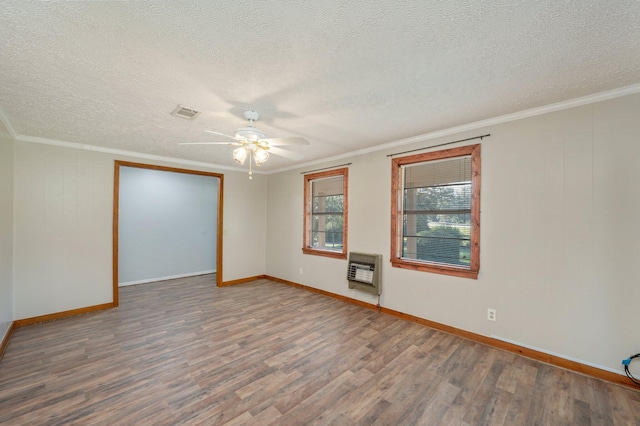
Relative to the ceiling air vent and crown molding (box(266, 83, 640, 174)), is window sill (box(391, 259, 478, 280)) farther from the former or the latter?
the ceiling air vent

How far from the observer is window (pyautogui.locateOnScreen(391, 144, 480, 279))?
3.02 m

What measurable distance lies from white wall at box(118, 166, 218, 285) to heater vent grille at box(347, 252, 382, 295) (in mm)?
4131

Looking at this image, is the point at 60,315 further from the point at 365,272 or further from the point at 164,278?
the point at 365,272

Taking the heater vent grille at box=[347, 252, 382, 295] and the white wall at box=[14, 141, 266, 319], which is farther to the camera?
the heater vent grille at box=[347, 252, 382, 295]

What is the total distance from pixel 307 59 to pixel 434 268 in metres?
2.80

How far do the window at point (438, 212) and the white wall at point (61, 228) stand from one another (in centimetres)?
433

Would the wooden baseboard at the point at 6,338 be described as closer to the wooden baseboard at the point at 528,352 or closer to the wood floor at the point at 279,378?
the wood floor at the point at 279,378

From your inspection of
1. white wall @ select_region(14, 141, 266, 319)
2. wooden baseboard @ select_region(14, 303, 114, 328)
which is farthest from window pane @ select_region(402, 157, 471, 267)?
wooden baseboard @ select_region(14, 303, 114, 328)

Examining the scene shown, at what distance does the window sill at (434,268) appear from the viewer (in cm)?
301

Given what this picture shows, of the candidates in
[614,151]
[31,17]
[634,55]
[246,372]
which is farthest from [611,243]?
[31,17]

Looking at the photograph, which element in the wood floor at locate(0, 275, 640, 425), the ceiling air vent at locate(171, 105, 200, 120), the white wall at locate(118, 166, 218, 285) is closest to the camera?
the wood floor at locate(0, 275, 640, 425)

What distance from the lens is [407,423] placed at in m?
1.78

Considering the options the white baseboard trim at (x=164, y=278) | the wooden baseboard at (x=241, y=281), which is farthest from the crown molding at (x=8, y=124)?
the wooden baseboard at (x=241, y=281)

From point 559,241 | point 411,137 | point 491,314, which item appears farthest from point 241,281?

--

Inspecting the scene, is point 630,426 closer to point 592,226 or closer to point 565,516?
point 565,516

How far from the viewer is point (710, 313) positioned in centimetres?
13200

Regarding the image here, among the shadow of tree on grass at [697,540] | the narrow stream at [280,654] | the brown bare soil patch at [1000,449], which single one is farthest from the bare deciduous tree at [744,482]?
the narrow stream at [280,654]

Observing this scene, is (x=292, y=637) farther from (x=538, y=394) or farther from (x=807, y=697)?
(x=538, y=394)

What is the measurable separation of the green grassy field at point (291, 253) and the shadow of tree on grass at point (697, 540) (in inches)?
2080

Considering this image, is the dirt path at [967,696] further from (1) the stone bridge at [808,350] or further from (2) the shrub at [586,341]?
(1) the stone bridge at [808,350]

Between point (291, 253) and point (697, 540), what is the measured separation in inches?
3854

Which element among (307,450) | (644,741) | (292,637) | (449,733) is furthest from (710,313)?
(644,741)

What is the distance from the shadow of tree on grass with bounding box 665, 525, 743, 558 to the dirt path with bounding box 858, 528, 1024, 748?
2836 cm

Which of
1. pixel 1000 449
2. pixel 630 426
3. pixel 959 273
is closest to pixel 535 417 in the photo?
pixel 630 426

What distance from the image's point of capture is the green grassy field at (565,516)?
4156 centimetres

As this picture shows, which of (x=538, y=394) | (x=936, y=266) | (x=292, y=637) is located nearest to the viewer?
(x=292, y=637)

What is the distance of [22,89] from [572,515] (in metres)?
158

[Instructions to follow] Gather and copy out every line of the data above that contains the word "molding".

[Full response]
Relative to the ceiling air vent and crown molding (box(266, 83, 640, 174)), is window sill (box(391, 259, 478, 280)) farther from the former or the latter?
Considering the options the white baseboard trim at (x=164, y=278) | the wooden baseboard at (x=241, y=281), which is farthest from the crown molding at (x=8, y=124)?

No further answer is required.